Unlike other big papers, circulation held steady for daily editions over the past six months. Sunday circulation is down but less than elsewhere.
Unlike other big papers, circulation held steady for daily editions over the past six months. Sunday circulation is down but less than elsewhere.

One year after the Seattle Post-Intelligencer stopped publishing — and two months after The Seattle Times proclaimed it is "here to stay" — the future of the city's lone remaining print daily remains unclear.

During the last six months, the Times'ꀙ daily circulation was unchanged from the previous six-month period, The Audit Bureau of Circulations, an industry trade group that tracks newspaper circulation, reported today (April 26).

ABC tallied the Seattle Times average daily circulation at 263,468 for the six months ended March 31 — about the same circulation number the Times reported at the end of September and up from the 203,175 circulation it claimed a year ago.

In contrast, daily circulation at the nation's 25 largest papers recorded an average drop of 8.7 percent during the latest six months.

But ABC noted that the Seattle daily circulation figures for those periods may not be meaningful because the Times managed the P-I's circulation and automatically absorbed all of its 90,000 subscribers after Hearst shut the smaller paper on March 17, 2009. For example, the Times' circulation at the end of last September included about 60,000 former P-I subscribers, indicating a drop of about 30,000 subscribers.
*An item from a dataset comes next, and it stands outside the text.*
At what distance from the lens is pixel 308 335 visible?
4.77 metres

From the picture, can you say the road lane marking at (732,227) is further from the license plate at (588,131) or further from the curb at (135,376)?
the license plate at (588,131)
Hearst continues to publish an online edition but the's readership is no longer included in the ABC totals.

However, ABC's circulation statistics for Sunday papers may offer a hint at the declining health of the Times' print paper. According to ABC, the Sunday edition of the Times fell by 5.2 percent during the last six months. Overall, however, circulation at the 25 largest Sunday papers fell by an average of 7.6 percent, with those losses driven by big Sunday circulation drops at the Dallas Morning News (21.4 percent), the Boston Globe (18.8 percent) and the Atlanta Journal-Constitution (13.9 percent).

While the P-I and the Times nominally published the Sunday paper together under their Joint Operating Agreement, the Times contributed all but a small section of the paper and managed most of the paper's editorial content as well its business side. Sunday circulation figures do not always reflect the health of a newspaper's overall operation, but the Seattle figures suggest the company is continuing to lose former P-I and Times subscribers.

Last February, the Blethen family, which owns 50.5 percent of the Seattle Times Co., the paper's corporate parent, took out a full-page ad in their own paper heralding a refinancing agreement with their lenders. The Blethens said the company had contemplated filing for Chapter 11 bankruptcy protection because of its debts, but that under the refinancing agreement, "The Seattle Times is here to stay."

Under the deal, the Times Co. owes more than $127 million, including $71.6 million in bank debt, plus a pension liability that stood at $56.2 million last Sept. 30.

The Times did not immediately respond to Crosscut'ꀙs request for comment on its latest circulation numbers.